## SELECTED PASSAGE
— START —
Saturday, June 21, 2014

Chopped, Italian Style













Our first night here, Fabio announced that he had offered my services as a judge in a local cooking competition and all he needed was my assent to confirm my reservation for Wednesday night at 8:30 at a well regarded local restaurant.  Sandy was naturally invited as well and would have free rein for her photography, as was Fernando.  I find the idea of an American telling an Italian of any stripe, much less an Italian chef, how to cook, pretty ludicrous, as I suspect you do, but who could pass off an offer like that?  So at 8pm on Wednesday night Fabio drove us from the villa to the Centro of Agropoli for the big event.  We arrived under threatening skies, and Sandy wondered whether she should bring an umbrella to which I responded in my typical flippant way that it wouldn’t rain.  Big mistake to flout the weather gods that way.
But first we ducked into the beautiful new Agropoli Commune, or city hall, where Fabio has his office and out from an office ran Katiruscea!  Hugs and kisses and laughter and much banter from our beautiful, funny, affectionate friend who, sadly, was on duty (Katiuscea is also a muncipal police officer) and so couldn’t come with us.  We strolled up to the main piazza and scooted down a side street to Ristorante da Ciccio, an elegant looking place where I was delighted to see my friend Dottore Luigi Crispini, a local academic who wrote a wonderful book on the Mediterranean diet, first studied here, and popularized in the West by American physiologist Ancel Keys, who lived here for many years.  I've happily bumped into Luigi several times over the years in our role as foodies.  Unlike me, Luigi definitely had the chops to judge this competition.  We schmoozed for a while (de rigeur in any such Italian gathering), met the lovely organizer of the event, Signora Anna Noviello, who directs a local consortium called Informagiovane di Agropoli, as well as the emcees, Gianni Petrizzo and his wife Raffaella Giaccio.  These two operate a local cable channel and were as good looking and charming as you might expect from two such Italian media figures. 
Eventually we got down to the business at hand, and the judges were seated at a large central table and other invited guests seated around the periphery.  Signora Noviella began a brief video to introduce the event....and the heavens opened.  I mean, it poured the rain, buckets, sheets, tons!  I’ve never seen rain like that in Italy and rarely in North Carolina except during a hurricane.  Forgive the crude expression, but this one went way past frog-strangler status to an actual turd-floater!  And all the while, Signora Noviella and our dauntless emcees soldiered on!
Next came a comedy skit by two talented local wits.  It was difficult to hear their routine, the rain on the roof was so thunderous.  Unfortunately we were in the part of the restaurant which was really a sort of pavillion.  You see them in many Italian restaurants, basically large tents to extend the seating and take advantage of the lovely weather in summer.  But not tonight.  First I felt one drip on my head, then another, and before long there were large puddles in several places on the floor and guests were frantically backpeddling to find higher ground.  And still our emcees battled on!  The comedic banter was so rapid that I could not have followed the Italian had I been able to hear it, but the comic timing was spot on and the locals seemed to enjoy it immensely.  And then we got down to the serious business of judging some food!
— END —
## WRITTEN EXERCISE
In the post about the cooking competition, please name the restaurant where the event took place. You can leave the lines aside; they aren't needed.

## RAW DATA
— START —
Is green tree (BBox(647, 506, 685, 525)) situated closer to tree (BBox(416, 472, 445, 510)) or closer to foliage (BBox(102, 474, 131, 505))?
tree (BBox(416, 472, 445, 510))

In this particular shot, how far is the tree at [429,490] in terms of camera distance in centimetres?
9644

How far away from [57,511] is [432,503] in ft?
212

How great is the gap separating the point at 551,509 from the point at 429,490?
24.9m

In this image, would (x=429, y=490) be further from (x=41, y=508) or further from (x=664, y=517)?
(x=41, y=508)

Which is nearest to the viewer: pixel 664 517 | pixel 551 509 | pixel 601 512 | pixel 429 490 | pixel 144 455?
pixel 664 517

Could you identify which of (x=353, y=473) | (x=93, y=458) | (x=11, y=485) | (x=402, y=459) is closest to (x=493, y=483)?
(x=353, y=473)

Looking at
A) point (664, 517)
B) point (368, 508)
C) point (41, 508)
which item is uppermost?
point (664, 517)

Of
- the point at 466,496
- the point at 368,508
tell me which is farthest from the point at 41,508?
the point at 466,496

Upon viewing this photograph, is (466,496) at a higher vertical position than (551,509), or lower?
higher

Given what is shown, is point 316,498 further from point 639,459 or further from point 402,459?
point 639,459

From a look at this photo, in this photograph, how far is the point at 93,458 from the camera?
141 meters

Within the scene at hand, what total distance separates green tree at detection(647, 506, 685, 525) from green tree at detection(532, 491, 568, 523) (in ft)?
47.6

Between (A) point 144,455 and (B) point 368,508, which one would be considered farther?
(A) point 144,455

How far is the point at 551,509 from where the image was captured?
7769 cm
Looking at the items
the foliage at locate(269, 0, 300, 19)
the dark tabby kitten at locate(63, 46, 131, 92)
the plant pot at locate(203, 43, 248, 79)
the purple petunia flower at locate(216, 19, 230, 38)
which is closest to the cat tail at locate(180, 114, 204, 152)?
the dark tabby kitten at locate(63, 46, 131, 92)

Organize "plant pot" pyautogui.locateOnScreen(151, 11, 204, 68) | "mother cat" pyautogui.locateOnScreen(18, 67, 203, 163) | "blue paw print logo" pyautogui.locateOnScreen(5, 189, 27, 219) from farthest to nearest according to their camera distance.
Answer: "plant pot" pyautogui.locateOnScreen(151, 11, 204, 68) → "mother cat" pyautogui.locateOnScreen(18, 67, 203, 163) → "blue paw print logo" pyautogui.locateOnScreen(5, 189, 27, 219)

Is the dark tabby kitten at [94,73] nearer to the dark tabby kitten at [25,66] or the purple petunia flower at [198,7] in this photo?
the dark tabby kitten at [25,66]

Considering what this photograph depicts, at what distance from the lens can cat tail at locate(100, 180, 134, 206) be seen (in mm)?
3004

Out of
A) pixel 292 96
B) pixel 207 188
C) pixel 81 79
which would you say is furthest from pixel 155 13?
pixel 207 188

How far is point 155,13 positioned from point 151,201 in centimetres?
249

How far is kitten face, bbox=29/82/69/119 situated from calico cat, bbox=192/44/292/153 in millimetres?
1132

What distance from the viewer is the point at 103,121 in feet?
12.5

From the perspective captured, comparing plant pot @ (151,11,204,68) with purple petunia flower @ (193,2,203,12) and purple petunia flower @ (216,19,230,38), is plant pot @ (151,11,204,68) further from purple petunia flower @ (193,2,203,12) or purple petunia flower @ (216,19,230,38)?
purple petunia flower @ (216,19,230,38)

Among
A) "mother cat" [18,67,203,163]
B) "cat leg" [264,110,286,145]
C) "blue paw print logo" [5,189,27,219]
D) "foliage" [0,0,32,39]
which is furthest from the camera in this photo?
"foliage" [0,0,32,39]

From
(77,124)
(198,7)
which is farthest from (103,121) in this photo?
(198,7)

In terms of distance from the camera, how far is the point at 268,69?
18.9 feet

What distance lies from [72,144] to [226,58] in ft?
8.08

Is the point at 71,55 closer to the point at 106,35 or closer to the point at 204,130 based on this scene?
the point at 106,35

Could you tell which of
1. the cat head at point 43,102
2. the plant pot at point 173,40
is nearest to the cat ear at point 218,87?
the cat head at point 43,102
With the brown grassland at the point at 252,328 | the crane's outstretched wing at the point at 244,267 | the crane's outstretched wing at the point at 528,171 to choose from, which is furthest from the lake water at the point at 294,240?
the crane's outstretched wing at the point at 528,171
— END —
## COMPLETE OUTPUT
Ristorante da Ciccio